━━ Document excerpt

Is your previous FD issue that the chain occasionally falls off going from 34 to 50? I have a 50/34 with Rival 22 FD and have encountered that problem sometimes. I realized that I have to shift crisply and ease back on my leg force for the chain to shift up to 50. Of course that doesn't work too well if I am riding on the street and trying to speed up, and the chain falls off at the most inopportune time.

I am contemplating getting a chainring guard so that at least the chain doesn't fall on the crank arm. Do you think that could work?
https://www.amazon.com/Driveline-Gu...526062940&sr=8-2&keywords=driveline+chainring
 

paco1961

Zen MBB Master
Chain guard may help but I have not used that specific model.

I have Sram Force FD; 50-34 and yes, the problem I have encountered is the chain jumping off the outside of the big ring. I have mostly worked out that problem though not completely. The trick seems to be to play quite a bit with the outer limit screw. Do the basic Sram Yaw derailleur set up (that can be a little tricky but there are plenty of good YouTube videos - particularly the Art's Cyclery video). When you are done with that you will likely find that the chain can jump off the big ring, especially if you shift quickly or with inadequate pedal pressure. The last step is to work the outer limit screw in and out no more than 1/8 turn, maybe even less, at a time. You want it to set where on shift, you almost can't get the brifter to click as required. 1/8 - 1/16 of a turn too little/much and the chain jumps. that much too far in the other direction and the shift won't catch. Even with that I have to be careful on my shifts to the large ring. The shifting trick seems to be moderate (but not too much) force on the pedal as you shift until the chain slips into the chainring teeth, then continue the shift until it clicks in place. If you shift to quickly, the chain slides right by the teeth on the slight overshift that is designed into the Sram derailleur.

Now that I have this all worked out I only occasionally drop the chain . . . usually when I'm waiving and smiling at some pretty young woman or a TV camera! Karma has no sense of humor!

━━━━
━━ Data shown

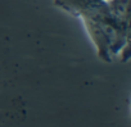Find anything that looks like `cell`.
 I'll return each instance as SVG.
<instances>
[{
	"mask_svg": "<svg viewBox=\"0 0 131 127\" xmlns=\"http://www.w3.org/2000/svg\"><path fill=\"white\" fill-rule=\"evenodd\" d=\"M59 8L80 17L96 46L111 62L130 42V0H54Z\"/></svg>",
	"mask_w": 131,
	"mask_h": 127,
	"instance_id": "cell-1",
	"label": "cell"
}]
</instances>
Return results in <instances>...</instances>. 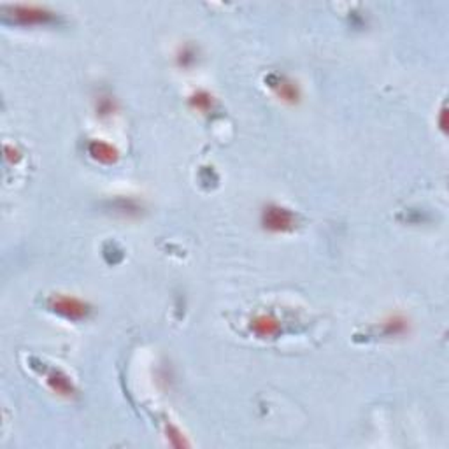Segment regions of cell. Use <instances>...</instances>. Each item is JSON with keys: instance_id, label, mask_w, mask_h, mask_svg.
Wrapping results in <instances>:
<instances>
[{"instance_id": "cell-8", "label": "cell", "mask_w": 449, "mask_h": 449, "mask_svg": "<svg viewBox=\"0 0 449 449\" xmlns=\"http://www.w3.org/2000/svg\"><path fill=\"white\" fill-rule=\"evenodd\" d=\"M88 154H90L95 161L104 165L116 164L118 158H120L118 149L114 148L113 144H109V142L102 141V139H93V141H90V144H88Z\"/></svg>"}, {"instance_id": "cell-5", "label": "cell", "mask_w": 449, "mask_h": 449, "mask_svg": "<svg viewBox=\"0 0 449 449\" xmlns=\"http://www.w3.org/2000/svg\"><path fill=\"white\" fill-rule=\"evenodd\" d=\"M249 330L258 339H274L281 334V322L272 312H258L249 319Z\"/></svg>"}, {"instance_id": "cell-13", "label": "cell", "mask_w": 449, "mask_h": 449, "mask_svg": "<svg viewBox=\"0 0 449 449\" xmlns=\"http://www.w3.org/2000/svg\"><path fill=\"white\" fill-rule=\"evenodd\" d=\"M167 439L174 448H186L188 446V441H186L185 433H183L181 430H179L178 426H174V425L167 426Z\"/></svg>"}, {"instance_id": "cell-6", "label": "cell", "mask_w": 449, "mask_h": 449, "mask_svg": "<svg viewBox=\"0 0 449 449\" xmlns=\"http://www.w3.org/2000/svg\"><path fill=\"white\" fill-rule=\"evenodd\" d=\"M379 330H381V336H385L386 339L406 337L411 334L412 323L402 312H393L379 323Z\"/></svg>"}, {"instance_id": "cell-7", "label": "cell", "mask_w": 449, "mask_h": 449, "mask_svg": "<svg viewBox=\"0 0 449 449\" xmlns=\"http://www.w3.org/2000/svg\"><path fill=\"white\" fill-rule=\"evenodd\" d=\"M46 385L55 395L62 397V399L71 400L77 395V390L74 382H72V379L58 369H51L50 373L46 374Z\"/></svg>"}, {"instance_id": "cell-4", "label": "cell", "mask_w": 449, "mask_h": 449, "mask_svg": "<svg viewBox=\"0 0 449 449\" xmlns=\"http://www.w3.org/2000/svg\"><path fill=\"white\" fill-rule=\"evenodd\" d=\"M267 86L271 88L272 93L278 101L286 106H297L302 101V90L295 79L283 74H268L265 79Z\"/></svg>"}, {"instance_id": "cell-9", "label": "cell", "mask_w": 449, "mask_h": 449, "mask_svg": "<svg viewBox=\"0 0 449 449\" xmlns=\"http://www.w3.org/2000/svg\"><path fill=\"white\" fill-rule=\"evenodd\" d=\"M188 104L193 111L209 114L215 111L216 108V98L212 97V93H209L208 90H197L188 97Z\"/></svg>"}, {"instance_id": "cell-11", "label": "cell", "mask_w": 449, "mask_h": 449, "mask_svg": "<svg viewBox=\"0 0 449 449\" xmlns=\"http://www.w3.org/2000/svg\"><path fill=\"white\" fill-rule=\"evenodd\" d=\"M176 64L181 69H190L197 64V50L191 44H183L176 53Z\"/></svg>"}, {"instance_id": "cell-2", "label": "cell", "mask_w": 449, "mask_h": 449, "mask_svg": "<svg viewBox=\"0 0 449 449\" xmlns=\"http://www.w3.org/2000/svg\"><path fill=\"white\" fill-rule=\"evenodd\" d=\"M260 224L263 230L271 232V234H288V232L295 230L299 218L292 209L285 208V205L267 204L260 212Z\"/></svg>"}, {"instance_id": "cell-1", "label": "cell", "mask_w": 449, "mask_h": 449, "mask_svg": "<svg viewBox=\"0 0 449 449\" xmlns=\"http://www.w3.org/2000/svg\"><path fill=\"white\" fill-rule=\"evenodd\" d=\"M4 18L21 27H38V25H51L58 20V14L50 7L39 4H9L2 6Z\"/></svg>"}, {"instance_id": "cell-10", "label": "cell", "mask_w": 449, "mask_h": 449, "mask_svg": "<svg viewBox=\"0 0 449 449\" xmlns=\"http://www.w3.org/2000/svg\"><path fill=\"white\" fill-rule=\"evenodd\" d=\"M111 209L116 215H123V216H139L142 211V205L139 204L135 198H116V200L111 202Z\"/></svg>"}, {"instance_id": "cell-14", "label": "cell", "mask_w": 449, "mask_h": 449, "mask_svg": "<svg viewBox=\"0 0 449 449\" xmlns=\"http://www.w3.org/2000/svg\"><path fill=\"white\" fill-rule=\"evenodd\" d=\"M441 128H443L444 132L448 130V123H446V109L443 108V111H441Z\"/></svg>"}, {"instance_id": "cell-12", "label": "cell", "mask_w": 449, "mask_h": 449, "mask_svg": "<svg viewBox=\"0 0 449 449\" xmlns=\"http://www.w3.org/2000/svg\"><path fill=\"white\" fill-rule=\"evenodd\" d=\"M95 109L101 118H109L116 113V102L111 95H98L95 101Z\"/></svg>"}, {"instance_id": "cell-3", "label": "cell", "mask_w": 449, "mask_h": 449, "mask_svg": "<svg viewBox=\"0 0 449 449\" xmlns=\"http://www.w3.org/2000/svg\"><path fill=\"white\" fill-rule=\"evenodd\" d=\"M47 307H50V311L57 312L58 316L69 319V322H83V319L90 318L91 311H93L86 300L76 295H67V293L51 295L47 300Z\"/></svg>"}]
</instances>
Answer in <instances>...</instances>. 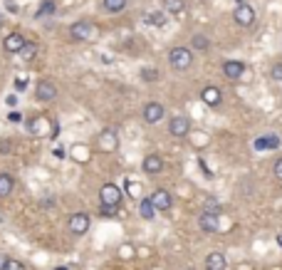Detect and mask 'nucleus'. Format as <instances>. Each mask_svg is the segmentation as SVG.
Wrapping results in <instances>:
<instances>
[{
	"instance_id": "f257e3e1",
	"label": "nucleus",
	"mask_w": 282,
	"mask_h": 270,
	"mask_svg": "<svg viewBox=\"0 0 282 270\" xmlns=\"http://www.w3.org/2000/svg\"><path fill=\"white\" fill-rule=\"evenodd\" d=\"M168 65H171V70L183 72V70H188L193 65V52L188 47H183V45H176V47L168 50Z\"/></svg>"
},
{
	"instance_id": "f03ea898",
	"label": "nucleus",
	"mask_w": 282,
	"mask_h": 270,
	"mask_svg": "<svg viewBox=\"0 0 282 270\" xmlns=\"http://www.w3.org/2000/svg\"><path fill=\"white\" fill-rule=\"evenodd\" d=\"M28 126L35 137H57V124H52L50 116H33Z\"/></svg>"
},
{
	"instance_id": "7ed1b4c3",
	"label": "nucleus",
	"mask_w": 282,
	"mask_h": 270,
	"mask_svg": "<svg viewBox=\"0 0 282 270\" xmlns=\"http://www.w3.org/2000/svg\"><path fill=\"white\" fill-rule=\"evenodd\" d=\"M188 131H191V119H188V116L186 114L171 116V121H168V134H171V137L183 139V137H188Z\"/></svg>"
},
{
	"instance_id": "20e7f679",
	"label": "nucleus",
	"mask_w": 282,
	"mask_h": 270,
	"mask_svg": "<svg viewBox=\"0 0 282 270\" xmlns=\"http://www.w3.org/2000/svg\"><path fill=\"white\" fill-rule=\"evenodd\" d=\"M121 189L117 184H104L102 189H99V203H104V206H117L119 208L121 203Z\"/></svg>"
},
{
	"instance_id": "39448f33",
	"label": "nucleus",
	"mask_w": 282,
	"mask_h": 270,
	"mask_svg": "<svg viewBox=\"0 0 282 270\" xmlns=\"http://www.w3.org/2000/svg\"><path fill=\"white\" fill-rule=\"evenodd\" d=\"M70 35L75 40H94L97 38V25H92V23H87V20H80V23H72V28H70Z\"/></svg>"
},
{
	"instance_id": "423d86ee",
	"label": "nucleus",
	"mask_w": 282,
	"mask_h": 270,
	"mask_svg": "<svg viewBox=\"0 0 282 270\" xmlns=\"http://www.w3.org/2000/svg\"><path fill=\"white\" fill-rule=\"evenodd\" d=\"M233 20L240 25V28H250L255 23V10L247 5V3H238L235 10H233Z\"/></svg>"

━━━━

What you will do: Reproduce the stretch of the front-derailleur thread from "I am contemplating" through "that specific model.", substituting "bottom bracket" for "crank arm".

Result for this task:
I am contemplating getting a chainring guard so that at least the chain doesn't fall on the bottom bracket. Do you think that could work?
https://www.amazon.com/Driveline-Gu...526062940&sr=8-2&keywords=driveline+chainring
 

paco1961

Zen MBB Master
Chain guard may help but I have not used that specific model.